J
Joe Kesselman
Jukka said:In future, please quote or paraphrase the message that you are
commenting on.
I usually do. Apologies.
It depends on. There's no law that requires additional rules
Granted. It's rare that there aren't any, in my experience, unless the
document type is pure structure.
What's "higher-level" here?
Higher than the basic XML syntax.
Anyway, in the issue discussed in this
thread, it is the additional _syntactic_ constraints that imply that a
certain kind of document is not an HTML document.
That's what I was agreeing with, though apparently I may have phrased it
badly. The DTD is not always a completely constrained specification of
"a kind of document". That flexibility may in fact have been deliberate;
I strongly suspect the intent was that a single DTD could describe
several documents which share related structures.

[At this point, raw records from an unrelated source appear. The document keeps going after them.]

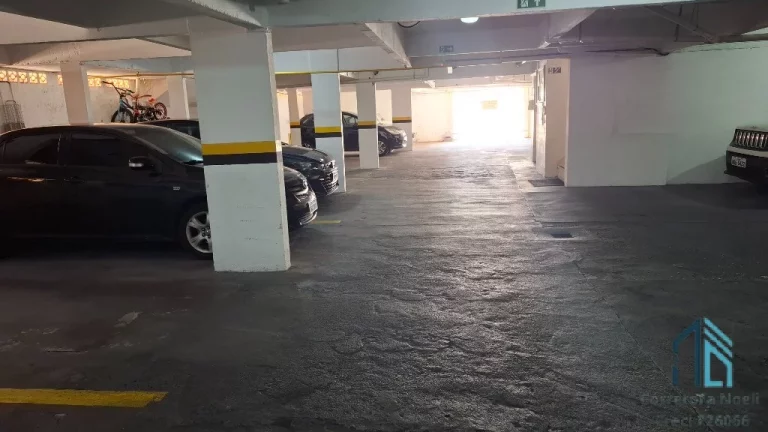 Imagem Apartamento 03 quartos c/suíte, elevador, vaga coberta no bairro Portão em Curitiba PR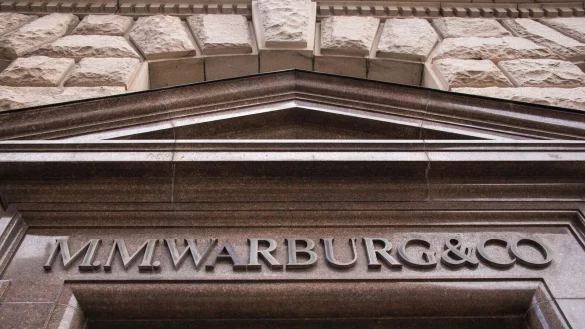 Die Warburg Bank fordert die Erstattung von nach ihrer Ansicht nach rechtswidrig erhobenen Forderungen der Finanzverwaltung - und scheitert damit vor Gericht (Symbolbild). - © Daniel Bockwoldt/dpa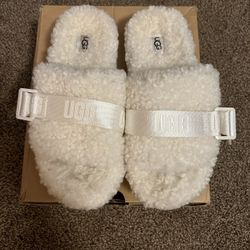 UGG SLIPPERS - Size 8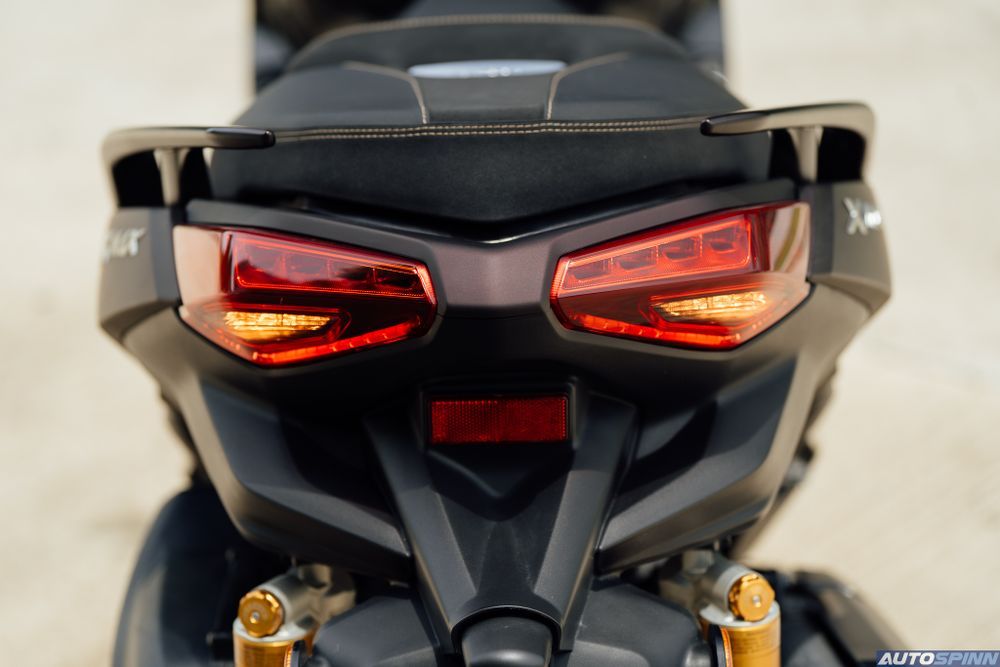 Yamaha XMAX Tech MAX rear light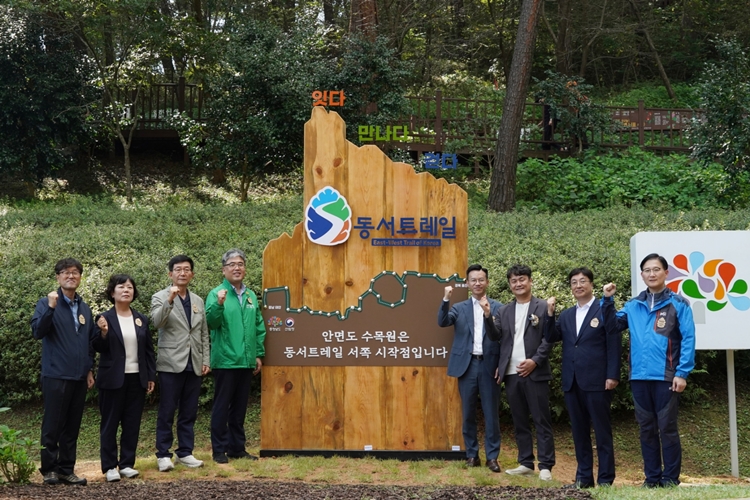 우리금융그룹은 지난 27일 한국판 산티아고 순례길로 불리는 ‘동서트레일’의 안면도 1~4구간 개통식에 참여했다고 밝혔다. / 우리금융그룹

Whether HTML specifications make such a
requirement is debatable; the prose in the specs is a mixture of
normative-looking prose, comments, hints, wishful thinking, etc.)
http://www.w3.org/TR/1999/REC-html401-19991224/struct/global.html#h-7.1
The complicating factor here is the use of the word "should". The HTML4
spec predates the W3C's adoption of the normative use of MAY, SHOULD,
and MUST to mean "optional", "don't violate this without extremely good
reason", and "required by the spec" respectively. So we need to
crosscheck that.
XHTML 1.0 does follow that convention, so we can backhandedly check the
intent by looking at that spec. There, a Strictly Conforming Document
must (!) have html as its root element, and this is *NOT* flagged as one
of the differences from HTML4 either in this spec or in the
compatability guidelines (http://www.w3.org/TR/xhtml1/#guidelines). This
strongly suggests that the W3C intended that HTML4 docs follow this rule.

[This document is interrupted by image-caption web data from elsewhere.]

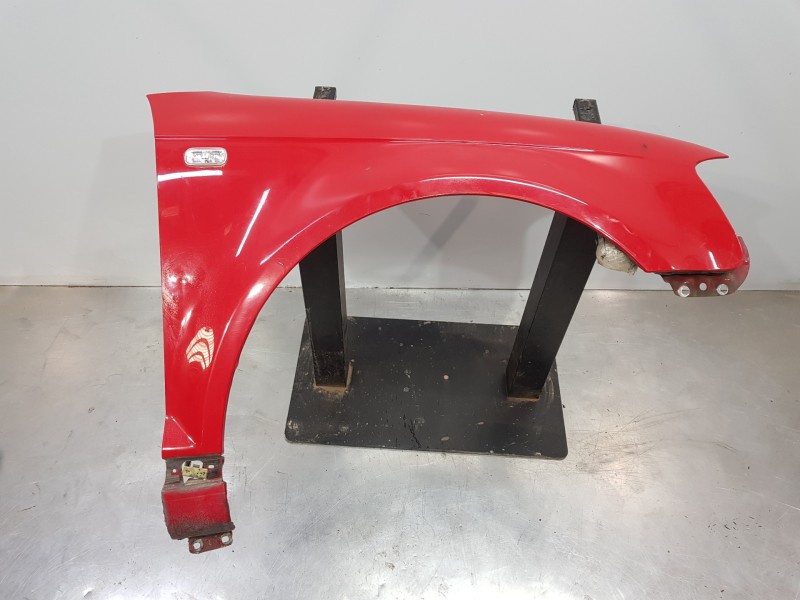 Recambio de aleta delantera derecha para audi a3 sportback (8p) attraction referencia OEM IAM 8P0821106F  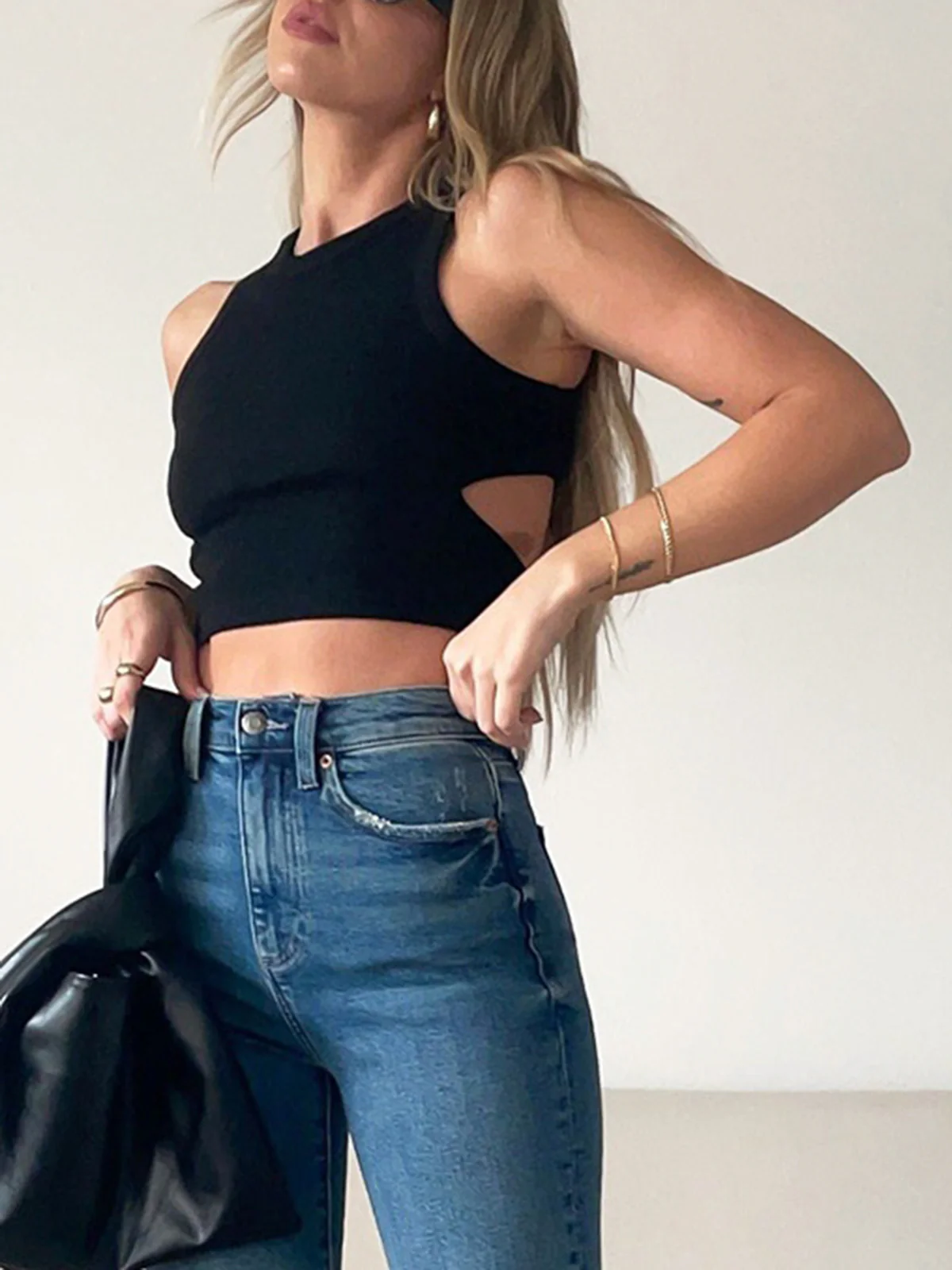 Solid Back Cutout Crop Tank Top - Takermore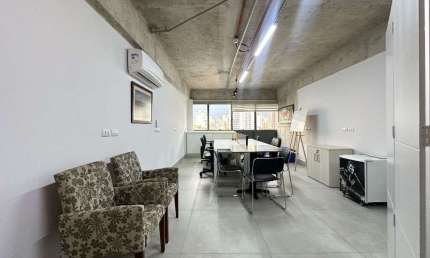 Sala Comercial de 32 m² para alugar por R$ 2.650/mensais no Setor Bueno - Goiânia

I agree, that's a less than ideal way to answer this question, but I can
tell you that even folks working on the W3C's specs often have to resort
to that kind of pointer chasing to nail things down.
If you need a fully official answer... I haven't checked; are any of us
members of the (X)HTML Working Group? If not, I'd suggest dropping a
quick note to (e-mail address removed) and suggesting that it might be good to
have an erratum which clarifies whether this "should" was intended to be
"must" or not. (I checked; there isn't one.)